● Required task A
In the filtered break iterator header, how many segments does a typical English sentence break iterator produce for the string "Mr. Smith" when it has no exception?
● Required task B
Please go on with the filtered break iterator header from the point where it stops.

● Passage to read

## Begin

1 /*
2 ********************************************************************************
3 *   Copyright (C) 1997-2014, International Business Machines
4 *   Corporation and others.  All Rights Reserved.
5 ********************************************************************************
6 */
7 
8 #ifndef FILTEREDBRK_H
9 #define FILTEREDBRK_H
10 
11 #include "unicode/utypes.h"
12 #include "unicode/brkiter.h"
13 
14 #if !UCONFIG_NO_BREAK_ITERATION && !UCONFIG_NO_FILTERED_BREAK_ITERATION
15 #ifndef U_HIDE_INTERNAL_API
16 
17 U_NAMESPACE_BEGIN
18 
19 /**
20  * \file
21  * \brief C++ API: FilteredBreakIteratorBuilder
22  */
23 
24 /**
25  * The BreakIteratorFilter is used to modify the behavior of a BreakIterator
26  *  by constructing a new BreakIterator which suppresses certain segment boundaries.
27  *  See  http://www.unicode.org/reports/tr35/tr35-general.html#Segmentation_Exceptions .
28  *  For example, a typical English Sentence Break Iterator would break on the space
29  *  in the string "Mr. Smith" (resulting in two segments),
30  *  but with "Mr." as an exception, a filtered break iterator
31  *  would consider the string "Mr. Smith" to be a single segment.

## End

● Information shown

## Begin

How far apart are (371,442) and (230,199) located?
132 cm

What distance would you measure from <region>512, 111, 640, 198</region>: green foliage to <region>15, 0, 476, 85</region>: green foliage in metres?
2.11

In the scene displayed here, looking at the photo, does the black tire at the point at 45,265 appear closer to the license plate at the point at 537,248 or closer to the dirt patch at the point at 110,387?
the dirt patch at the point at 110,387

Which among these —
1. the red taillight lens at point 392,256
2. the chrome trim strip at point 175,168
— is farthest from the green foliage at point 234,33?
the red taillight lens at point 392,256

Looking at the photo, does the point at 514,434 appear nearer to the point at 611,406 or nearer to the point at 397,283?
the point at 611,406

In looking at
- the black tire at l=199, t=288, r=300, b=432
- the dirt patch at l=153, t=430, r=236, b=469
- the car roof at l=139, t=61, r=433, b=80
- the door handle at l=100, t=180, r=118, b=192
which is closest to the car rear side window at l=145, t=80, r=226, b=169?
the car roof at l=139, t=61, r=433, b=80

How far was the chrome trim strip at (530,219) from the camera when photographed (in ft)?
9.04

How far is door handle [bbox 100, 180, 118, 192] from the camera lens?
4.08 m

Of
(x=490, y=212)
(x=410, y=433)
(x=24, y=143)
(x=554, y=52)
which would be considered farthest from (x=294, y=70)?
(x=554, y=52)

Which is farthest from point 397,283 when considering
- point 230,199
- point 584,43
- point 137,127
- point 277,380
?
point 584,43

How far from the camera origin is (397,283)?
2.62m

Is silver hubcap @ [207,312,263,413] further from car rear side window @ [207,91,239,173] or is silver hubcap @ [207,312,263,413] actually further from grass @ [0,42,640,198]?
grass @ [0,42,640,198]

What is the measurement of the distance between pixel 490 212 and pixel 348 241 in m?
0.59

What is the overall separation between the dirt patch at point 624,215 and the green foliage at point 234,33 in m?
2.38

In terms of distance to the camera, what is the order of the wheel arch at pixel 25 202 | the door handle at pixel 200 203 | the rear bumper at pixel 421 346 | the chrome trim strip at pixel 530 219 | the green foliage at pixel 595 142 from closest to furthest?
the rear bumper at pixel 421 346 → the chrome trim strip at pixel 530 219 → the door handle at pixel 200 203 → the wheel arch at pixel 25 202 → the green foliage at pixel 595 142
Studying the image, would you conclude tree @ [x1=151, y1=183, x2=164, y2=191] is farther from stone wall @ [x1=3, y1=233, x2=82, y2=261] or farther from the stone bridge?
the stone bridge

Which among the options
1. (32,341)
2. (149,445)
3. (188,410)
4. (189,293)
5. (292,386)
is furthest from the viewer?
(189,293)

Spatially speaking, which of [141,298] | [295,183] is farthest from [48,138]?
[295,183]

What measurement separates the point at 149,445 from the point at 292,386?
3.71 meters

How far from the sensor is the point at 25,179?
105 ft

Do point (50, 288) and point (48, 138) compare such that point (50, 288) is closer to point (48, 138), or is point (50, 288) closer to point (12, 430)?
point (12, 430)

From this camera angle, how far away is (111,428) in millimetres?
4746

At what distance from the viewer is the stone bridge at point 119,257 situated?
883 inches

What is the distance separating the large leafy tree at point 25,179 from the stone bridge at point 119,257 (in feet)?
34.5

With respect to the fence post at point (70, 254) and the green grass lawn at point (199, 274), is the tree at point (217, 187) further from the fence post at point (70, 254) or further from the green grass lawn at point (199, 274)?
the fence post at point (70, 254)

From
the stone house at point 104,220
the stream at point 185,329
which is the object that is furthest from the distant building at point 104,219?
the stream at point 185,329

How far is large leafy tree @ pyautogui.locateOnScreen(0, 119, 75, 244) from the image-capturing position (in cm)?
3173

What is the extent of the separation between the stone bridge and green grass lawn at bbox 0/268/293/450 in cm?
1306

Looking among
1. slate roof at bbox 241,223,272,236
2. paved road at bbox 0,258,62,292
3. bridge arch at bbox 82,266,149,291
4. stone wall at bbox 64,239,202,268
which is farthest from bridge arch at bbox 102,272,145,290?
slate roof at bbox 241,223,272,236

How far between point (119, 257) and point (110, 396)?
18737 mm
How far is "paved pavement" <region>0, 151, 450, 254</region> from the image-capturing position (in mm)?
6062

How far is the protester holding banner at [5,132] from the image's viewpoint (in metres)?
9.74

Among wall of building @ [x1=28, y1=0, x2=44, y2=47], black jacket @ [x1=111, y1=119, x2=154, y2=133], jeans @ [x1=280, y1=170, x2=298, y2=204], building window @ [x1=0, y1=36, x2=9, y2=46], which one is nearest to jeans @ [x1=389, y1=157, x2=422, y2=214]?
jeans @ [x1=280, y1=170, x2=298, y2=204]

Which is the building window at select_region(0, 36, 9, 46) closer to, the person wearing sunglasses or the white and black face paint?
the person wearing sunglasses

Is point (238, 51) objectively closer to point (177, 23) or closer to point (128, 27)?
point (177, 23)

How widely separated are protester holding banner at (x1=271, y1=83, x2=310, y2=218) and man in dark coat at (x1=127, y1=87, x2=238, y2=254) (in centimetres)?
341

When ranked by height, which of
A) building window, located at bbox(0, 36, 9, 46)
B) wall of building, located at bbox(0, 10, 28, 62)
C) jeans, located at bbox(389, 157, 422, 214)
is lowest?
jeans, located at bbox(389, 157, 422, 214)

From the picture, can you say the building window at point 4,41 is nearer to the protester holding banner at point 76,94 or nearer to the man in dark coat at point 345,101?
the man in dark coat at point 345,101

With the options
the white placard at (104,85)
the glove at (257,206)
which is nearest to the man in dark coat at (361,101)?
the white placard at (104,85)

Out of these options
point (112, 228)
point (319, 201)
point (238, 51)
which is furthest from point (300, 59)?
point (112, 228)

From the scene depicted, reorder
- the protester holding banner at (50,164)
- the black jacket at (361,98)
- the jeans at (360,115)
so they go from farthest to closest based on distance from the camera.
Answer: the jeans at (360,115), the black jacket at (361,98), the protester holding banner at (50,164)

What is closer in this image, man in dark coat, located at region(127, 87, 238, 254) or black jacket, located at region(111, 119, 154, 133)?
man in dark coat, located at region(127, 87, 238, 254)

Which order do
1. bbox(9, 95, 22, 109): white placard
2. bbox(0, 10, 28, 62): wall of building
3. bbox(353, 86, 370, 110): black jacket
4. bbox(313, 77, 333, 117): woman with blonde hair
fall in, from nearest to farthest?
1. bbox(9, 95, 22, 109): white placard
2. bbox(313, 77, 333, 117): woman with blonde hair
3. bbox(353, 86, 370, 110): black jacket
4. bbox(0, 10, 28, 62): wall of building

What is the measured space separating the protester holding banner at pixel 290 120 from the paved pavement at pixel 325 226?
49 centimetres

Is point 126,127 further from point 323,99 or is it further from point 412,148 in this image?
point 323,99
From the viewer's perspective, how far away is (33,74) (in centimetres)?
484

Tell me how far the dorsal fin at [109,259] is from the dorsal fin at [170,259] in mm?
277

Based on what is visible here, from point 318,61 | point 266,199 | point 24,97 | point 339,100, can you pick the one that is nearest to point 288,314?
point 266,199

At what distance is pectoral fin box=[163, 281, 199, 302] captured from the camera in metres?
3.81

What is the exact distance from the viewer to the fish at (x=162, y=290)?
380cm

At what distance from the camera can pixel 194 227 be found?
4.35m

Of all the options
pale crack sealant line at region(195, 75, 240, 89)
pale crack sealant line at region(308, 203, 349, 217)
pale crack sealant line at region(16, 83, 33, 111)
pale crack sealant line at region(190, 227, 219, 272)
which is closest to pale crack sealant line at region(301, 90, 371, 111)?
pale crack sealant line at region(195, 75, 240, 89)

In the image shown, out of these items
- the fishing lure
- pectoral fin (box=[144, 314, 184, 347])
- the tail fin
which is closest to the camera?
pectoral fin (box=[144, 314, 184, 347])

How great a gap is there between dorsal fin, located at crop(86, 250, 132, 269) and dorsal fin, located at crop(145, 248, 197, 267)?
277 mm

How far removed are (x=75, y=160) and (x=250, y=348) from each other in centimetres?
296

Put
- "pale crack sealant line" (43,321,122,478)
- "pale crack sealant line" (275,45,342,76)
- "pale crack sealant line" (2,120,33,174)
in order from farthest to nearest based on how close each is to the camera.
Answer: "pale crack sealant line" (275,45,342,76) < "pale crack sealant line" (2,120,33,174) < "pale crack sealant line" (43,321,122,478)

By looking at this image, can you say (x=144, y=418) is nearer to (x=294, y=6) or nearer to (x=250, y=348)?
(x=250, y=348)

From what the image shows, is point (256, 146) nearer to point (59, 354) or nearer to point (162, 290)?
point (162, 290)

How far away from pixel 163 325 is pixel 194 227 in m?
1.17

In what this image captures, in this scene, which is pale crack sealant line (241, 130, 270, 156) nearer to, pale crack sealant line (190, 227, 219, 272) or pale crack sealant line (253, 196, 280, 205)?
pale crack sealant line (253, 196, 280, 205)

## End
## Begin

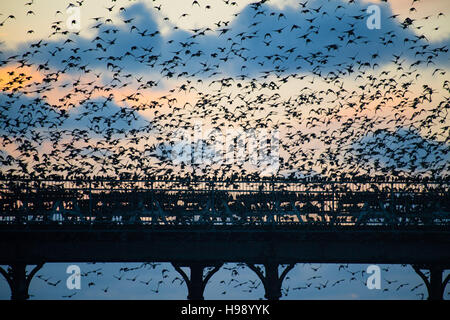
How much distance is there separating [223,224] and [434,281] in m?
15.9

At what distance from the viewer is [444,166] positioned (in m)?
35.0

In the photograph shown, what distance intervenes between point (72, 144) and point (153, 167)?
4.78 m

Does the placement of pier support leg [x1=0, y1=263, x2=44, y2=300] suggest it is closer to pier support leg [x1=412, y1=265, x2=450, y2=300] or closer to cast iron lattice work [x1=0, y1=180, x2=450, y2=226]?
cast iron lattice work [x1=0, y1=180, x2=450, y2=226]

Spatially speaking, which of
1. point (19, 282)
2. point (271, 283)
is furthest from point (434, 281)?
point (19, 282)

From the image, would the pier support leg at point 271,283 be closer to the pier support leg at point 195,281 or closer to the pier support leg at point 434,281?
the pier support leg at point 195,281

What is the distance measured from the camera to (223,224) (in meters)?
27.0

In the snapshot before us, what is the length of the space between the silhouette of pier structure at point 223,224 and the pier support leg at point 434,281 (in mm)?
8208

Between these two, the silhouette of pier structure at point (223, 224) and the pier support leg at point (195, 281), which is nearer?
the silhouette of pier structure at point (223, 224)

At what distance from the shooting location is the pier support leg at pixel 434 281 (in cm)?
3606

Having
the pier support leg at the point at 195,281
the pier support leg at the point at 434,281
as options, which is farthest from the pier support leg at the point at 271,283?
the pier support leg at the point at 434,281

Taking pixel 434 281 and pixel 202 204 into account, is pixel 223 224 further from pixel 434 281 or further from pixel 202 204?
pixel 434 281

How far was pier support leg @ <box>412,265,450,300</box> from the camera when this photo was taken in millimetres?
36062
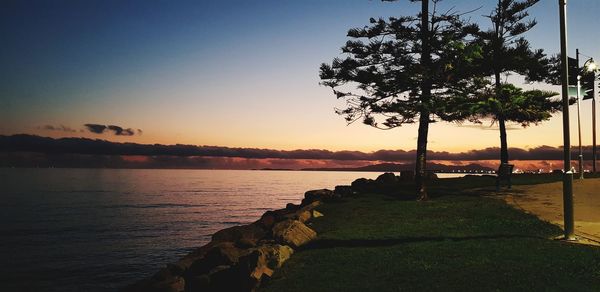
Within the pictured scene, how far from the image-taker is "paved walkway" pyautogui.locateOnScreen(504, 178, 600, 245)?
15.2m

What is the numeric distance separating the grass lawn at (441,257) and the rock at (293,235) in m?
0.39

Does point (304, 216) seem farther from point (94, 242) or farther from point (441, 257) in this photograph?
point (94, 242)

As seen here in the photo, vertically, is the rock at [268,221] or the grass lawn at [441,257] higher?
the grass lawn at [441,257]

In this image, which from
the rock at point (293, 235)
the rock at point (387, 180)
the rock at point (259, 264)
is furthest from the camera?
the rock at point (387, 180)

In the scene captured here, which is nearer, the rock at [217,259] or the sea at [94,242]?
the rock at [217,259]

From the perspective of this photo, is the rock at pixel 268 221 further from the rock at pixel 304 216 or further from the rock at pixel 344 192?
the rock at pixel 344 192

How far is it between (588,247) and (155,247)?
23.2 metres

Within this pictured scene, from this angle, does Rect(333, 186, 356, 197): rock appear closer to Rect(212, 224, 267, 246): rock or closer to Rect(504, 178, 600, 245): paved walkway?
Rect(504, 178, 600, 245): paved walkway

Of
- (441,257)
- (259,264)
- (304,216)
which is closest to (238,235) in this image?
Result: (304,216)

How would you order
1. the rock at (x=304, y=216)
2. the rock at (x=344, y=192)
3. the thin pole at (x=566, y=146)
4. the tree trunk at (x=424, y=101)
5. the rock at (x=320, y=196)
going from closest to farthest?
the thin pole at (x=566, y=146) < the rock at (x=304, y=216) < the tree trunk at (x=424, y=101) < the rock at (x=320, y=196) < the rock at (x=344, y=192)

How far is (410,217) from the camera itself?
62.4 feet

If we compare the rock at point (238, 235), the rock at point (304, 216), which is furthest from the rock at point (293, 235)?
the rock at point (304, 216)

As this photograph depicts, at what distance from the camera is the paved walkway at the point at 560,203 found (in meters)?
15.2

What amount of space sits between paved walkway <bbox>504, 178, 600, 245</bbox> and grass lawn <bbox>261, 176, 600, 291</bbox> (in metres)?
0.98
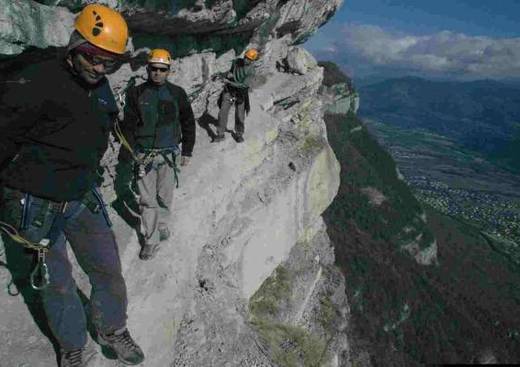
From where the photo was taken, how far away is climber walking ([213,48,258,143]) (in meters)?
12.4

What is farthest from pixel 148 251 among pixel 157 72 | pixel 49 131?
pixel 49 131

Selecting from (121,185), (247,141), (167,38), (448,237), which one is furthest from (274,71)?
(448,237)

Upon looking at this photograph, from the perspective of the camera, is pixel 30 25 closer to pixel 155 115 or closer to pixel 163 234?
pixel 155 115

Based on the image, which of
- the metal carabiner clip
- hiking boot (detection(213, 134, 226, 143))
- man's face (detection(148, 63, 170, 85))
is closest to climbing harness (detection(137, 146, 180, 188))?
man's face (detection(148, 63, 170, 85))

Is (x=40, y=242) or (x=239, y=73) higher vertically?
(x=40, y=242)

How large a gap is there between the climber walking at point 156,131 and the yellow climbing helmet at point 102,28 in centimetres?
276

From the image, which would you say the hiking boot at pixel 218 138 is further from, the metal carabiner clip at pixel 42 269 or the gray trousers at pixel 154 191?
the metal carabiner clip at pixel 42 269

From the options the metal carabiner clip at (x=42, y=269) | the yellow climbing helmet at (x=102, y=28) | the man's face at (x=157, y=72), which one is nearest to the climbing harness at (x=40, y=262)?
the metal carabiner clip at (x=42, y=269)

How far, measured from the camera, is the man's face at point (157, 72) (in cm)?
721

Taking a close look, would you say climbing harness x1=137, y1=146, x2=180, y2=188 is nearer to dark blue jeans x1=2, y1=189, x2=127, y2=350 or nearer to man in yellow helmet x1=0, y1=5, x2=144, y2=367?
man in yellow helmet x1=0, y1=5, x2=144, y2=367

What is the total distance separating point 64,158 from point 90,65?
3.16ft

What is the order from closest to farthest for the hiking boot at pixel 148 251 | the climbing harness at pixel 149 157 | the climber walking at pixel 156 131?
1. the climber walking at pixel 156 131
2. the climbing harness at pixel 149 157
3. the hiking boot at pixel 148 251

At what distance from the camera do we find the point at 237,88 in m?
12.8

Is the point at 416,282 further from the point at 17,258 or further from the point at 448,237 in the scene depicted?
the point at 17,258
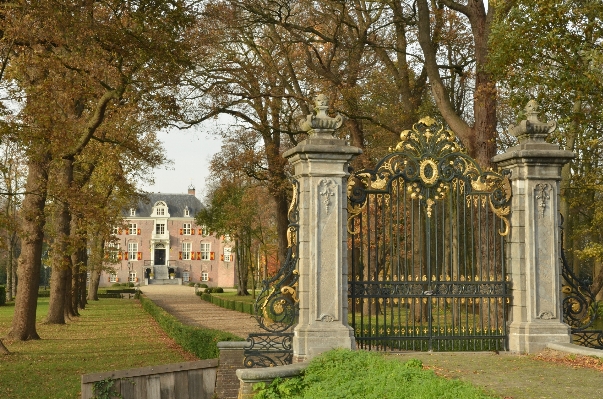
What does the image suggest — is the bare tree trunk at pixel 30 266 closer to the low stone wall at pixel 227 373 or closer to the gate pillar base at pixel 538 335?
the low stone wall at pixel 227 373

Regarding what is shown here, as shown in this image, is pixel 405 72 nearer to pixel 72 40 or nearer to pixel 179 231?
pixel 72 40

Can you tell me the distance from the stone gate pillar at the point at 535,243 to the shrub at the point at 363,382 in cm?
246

## End
## Begin

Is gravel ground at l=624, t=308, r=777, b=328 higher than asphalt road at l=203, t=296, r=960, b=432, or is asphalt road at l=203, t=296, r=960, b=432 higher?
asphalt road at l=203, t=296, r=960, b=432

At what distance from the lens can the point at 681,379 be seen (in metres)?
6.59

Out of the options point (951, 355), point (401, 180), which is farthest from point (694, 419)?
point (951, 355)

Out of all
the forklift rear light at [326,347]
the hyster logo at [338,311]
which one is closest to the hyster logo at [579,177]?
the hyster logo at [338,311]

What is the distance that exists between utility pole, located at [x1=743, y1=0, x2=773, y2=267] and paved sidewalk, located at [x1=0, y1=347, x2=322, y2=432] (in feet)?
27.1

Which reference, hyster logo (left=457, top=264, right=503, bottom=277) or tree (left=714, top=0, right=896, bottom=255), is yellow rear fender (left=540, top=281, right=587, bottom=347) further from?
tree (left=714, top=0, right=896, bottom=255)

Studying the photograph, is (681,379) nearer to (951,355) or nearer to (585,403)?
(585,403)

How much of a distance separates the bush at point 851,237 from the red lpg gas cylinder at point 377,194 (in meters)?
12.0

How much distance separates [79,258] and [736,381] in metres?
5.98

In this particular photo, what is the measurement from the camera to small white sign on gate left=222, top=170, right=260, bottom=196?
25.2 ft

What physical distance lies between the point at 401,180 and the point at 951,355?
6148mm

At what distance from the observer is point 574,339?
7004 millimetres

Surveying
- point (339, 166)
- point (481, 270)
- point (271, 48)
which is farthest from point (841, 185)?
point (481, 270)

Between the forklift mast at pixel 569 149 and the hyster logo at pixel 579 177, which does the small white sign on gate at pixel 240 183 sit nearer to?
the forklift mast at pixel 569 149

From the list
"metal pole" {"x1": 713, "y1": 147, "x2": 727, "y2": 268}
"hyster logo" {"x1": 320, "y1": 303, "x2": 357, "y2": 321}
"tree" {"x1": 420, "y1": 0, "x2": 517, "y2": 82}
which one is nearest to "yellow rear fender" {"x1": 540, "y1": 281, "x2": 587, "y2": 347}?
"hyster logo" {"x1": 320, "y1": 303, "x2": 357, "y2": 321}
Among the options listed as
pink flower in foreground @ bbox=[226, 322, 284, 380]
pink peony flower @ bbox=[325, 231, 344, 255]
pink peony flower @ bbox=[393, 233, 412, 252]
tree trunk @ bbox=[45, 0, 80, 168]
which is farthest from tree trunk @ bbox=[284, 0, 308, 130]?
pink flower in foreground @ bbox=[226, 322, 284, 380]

## End

● Exercise output A
Two segments, because it breaks on the space.

● Exercise output B
32  *
33  * <p><b>Note:</b> An instance of {@link BreakIterator} returned by this builder
34  * class currently does not support following operations in this technology preview
35  * version:
36  * <ul>
37  *   <li>{@link BreakIterator#next(int32_t) next(int32_t n)}</li>
38  *   <li>{@link BreakIterator#previous(void) previous(void)}</li>
39  *   <li>{@link BreakIterator#following(int32_t) following(int32_t offset)}</li>
40  *   <li>{@link BreakIterator#preceding(int32_t) preceding(int32_t offset)}</li>
41  * </ul>
42  * When one of above methods is called, BreakIterator.DONE will be returned immediately
43  * without updating the internal state.
44  *
45  * @internal technology preview
46  */
47 class U_I18N_API FilteredBreakIteratorBuilder : public UObject {
48  public:
49   /**
50    *  destructor.
51    * @internal technology preview
52    */
53   virtual ~FilteredBreakIteratorBuilder();
54 
55   /**
56    * Construct a FilteredBreakIteratorBuilder based on rules in a locale.
57    * The rules are taken from CLDR exception data for the locale,
58    *  see http://www.unicode.org/reports/tr35/tr35-general.html#Segmentation_Exceptions
59    *  This is the equivalent of calling createInstance(UErrorCode&)
60    *    and then repeatedly calling addNoBreakAfter(...) with the contents
61    *    of the CLDR exception data.
62    * @param where the locale.
63    * @param status The error code.
64    * @return the new builder
65    * @internal technology preview
66    */
67   static FilteredBreakIteratorBuilder *createInstance(const Locale& where, UErrorCode& status);
68 
69   /**
70    * Construct an empty FilteredBreakIteratorBuilder.
71    * In this state, it will not suppress any segment boundaries.
72    * @param status The error code.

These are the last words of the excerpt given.